──────── Entries ────────

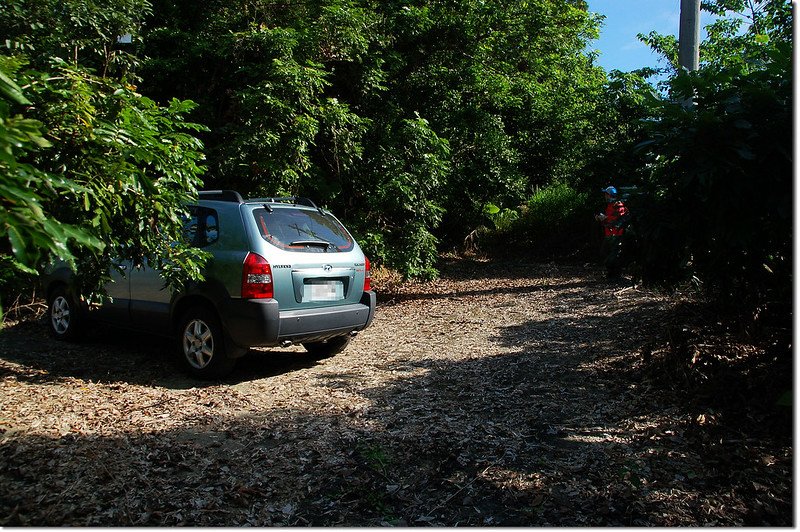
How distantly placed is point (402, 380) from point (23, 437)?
10.2 feet

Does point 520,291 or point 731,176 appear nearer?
point 731,176

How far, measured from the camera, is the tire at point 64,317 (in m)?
7.41

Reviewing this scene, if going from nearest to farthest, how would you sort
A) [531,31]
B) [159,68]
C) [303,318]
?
[303,318], [159,68], [531,31]

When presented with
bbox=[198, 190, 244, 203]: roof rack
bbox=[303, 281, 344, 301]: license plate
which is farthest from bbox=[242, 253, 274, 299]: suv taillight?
bbox=[198, 190, 244, 203]: roof rack

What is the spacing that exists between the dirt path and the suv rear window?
129 cm

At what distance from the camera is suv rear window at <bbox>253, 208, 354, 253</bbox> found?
235 inches

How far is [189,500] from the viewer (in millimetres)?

────────

*The problem*
Render every line of the records above as a JSON list of strings, one string per line, skipping blank lines and leaving out the pictures.

*Solved exercise*
[
  "How distantly placed is point (402, 380) from point (23, 437)?",
  "10.2 feet",
  "Does point 520,291 or point 731,176 appear nearer?",
  "point 731,176",
  "How far, measured from the camera, is the tire at point 64,317 (in m)?",
  "7.41",
  "Reviewing this scene, if going from nearest to farthest, how would you sort",
  "A) [531,31]",
  "B) [159,68]",
  "C) [303,318]",
  "?",
  "[303,318], [159,68], [531,31]",
  "When presented with",
  "bbox=[198, 190, 244, 203]: roof rack",
  "bbox=[303, 281, 344, 301]: license plate",
  "which is farthest from bbox=[242, 253, 274, 299]: suv taillight?",
  "bbox=[198, 190, 244, 203]: roof rack",
  "What is the spacing that exists between the dirt path and the suv rear window?",
  "129 cm",
  "At what distance from the camera is suv rear window at <bbox>253, 208, 354, 253</bbox> found?",
  "235 inches",
  "How far is [189,500] from the viewer (in millimetres)?"
]